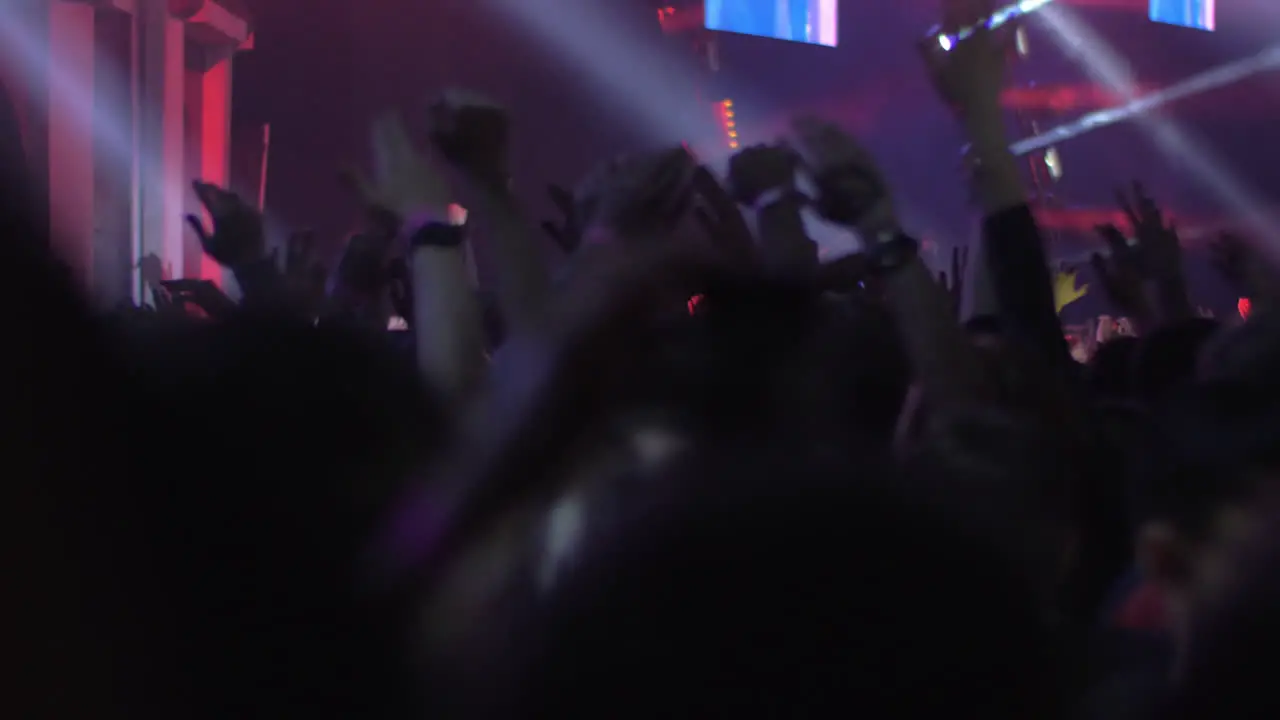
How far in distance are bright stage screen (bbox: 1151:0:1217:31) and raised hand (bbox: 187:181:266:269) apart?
28.9 feet

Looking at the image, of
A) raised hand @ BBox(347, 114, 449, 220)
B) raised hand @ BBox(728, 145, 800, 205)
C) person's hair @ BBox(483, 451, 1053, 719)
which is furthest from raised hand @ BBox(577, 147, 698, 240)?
raised hand @ BBox(728, 145, 800, 205)

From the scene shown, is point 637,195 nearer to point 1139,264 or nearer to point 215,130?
point 1139,264

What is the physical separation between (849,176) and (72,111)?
5.56m

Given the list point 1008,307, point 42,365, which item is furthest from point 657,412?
point 1008,307

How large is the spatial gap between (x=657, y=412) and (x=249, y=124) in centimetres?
731

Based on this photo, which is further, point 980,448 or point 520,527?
point 980,448

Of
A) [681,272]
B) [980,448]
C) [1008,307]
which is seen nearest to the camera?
[681,272]

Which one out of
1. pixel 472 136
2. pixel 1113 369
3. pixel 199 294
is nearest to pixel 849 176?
pixel 472 136

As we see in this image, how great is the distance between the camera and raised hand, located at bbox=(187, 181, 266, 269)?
1896mm

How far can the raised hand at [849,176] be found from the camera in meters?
1.51

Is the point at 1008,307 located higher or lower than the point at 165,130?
lower

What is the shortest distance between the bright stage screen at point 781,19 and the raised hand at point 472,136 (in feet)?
22.0

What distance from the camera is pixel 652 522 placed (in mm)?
534

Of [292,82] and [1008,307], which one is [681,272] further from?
[292,82]
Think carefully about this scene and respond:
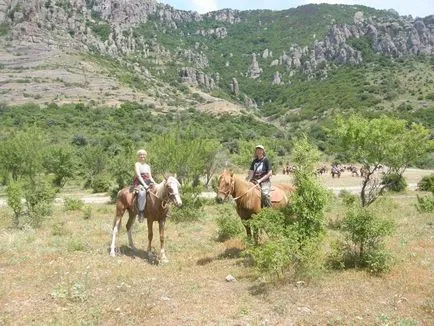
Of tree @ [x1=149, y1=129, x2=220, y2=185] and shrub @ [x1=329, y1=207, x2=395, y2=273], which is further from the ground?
shrub @ [x1=329, y1=207, x2=395, y2=273]

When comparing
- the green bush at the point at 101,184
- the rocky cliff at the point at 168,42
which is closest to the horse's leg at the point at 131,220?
the green bush at the point at 101,184

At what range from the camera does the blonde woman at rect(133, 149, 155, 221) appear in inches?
472

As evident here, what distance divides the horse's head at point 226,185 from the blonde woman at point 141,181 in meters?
2.03

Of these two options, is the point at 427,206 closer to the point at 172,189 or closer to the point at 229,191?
the point at 229,191

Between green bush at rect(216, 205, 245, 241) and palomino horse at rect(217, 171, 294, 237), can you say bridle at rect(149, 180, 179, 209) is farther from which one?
green bush at rect(216, 205, 245, 241)

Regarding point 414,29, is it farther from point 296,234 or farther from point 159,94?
point 296,234

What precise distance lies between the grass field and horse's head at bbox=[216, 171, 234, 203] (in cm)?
172

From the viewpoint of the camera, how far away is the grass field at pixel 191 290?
24.8 ft

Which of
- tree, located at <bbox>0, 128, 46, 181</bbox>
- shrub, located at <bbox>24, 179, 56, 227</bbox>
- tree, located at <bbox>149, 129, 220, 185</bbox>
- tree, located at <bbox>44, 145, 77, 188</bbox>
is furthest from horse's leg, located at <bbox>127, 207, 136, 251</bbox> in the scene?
tree, located at <bbox>44, 145, 77, 188</bbox>

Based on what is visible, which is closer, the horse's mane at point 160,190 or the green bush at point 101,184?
the horse's mane at point 160,190

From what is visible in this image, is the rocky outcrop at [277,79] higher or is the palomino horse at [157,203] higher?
the rocky outcrop at [277,79]

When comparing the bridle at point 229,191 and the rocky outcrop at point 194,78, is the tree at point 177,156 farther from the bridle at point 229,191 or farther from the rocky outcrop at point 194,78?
the rocky outcrop at point 194,78

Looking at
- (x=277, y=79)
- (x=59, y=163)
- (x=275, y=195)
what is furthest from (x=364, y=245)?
(x=277, y=79)

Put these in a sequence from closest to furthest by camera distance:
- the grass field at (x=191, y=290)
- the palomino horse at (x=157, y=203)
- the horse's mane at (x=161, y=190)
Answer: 1. the grass field at (x=191, y=290)
2. the palomino horse at (x=157, y=203)
3. the horse's mane at (x=161, y=190)
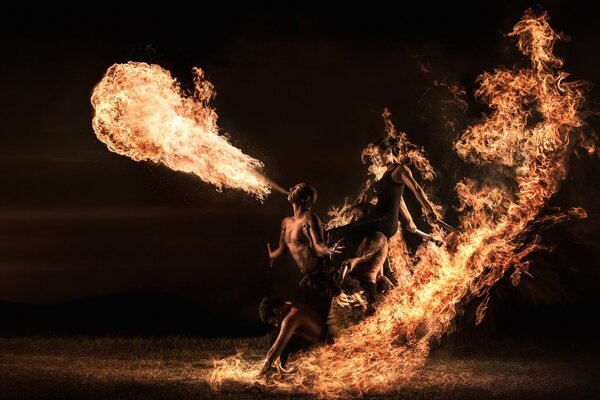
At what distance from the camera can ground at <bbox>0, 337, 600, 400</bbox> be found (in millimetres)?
10977

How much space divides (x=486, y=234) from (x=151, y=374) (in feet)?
16.4

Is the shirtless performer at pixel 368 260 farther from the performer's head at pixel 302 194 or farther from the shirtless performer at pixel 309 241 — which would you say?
the performer's head at pixel 302 194

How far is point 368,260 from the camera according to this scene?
1208 cm

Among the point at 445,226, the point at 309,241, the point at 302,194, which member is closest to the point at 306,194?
the point at 302,194

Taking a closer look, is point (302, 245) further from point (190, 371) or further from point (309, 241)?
point (190, 371)

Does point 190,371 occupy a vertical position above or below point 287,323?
below

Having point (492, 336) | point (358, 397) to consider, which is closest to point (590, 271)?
point (492, 336)

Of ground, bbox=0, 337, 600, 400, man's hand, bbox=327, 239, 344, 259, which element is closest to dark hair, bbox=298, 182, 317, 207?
man's hand, bbox=327, 239, 344, 259

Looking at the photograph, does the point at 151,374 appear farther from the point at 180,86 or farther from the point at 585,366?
the point at 585,366

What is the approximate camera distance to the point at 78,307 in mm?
20422

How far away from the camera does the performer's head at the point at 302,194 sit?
11.7 meters

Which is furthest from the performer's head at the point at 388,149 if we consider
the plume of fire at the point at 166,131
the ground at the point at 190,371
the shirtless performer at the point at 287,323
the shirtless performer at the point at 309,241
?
the ground at the point at 190,371

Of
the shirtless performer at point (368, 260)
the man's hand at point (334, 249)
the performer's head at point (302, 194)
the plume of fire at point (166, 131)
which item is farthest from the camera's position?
the plume of fire at point (166, 131)

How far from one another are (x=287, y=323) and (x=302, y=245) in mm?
1046
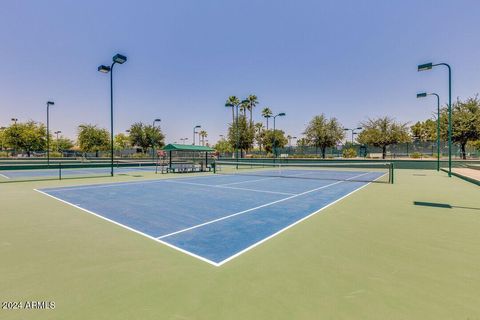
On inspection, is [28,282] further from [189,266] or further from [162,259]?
[189,266]

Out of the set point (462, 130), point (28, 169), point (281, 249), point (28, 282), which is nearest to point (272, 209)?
point (281, 249)

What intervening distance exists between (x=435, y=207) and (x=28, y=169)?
3483 centimetres

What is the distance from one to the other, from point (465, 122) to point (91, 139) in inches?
2748

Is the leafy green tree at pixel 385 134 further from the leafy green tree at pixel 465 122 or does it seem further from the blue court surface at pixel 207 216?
the blue court surface at pixel 207 216

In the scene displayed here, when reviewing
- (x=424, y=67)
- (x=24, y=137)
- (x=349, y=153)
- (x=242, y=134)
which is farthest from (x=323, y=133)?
(x=24, y=137)

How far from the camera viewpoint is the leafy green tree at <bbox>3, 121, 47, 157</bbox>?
51531 mm

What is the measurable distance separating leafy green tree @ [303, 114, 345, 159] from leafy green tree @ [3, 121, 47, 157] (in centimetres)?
5756

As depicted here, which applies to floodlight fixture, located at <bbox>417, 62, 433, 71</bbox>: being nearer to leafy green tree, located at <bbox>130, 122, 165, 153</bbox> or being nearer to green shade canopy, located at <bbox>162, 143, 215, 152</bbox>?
green shade canopy, located at <bbox>162, 143, 215, 152</bbox>

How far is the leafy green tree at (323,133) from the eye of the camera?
48656 mm

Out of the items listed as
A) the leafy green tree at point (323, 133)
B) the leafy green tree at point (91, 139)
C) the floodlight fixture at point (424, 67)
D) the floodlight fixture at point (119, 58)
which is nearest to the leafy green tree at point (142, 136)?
the leafy green tree at point (91, 139)

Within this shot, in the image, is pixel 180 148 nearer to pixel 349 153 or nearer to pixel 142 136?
pixel 349 153

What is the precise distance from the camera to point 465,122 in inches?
1337

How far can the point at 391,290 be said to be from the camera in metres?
3.09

REQUIREMENT.
Extract, verbatim, the lines from the one containing "How far from the" through the last line of the listing above.

TASK RESPONSE.
How far from the camera viewpoint is the leafy green tree at <bbox>3, 121, 47, 157</bbox>?
51531 mm

What is the measurable distance separating leafy green tree @ [303, 114, 345, 159] from leafy green tree @ [3, 121, 47, 157] (in centimetres)?
5756

As depicted here, which applies to floodlight fixture, located at <bbox>417, 62, 433, 71</bbox>: being nearer to leafy green tree, located at <bbox>130, 122, 165, 153</bbox> or being nearer to green shade canopy, located at <bbox>162, 143, 215, 152</bbox>?
green shade canopy, located at <bbox>162, 143, 215, 152</bbox>

How far is the leafy green tree at (323,133) from the eye of the camera?
48656 mm

Out of the items listed as
A) the leafy green tree at point (323, 133)
B) the leafy green tree at point (91, 139)
C) the floodlight fixture at point (424, 67)
D) the floodlight fixture at point (119, 58)
which is nearest to the leafy green tree at point (142, 136)?
the leafy green tree at point (91, 139)

Within this shot, in the image, is pixel 180 148 nearer to pixel 349 153 or nearer to pixel 142 136?
pixel 349 153

What is the precise distance from the camera to point 465,122 in inches?
1337

How far can the point at 391,290 be said to be from the camera in metres?
3.09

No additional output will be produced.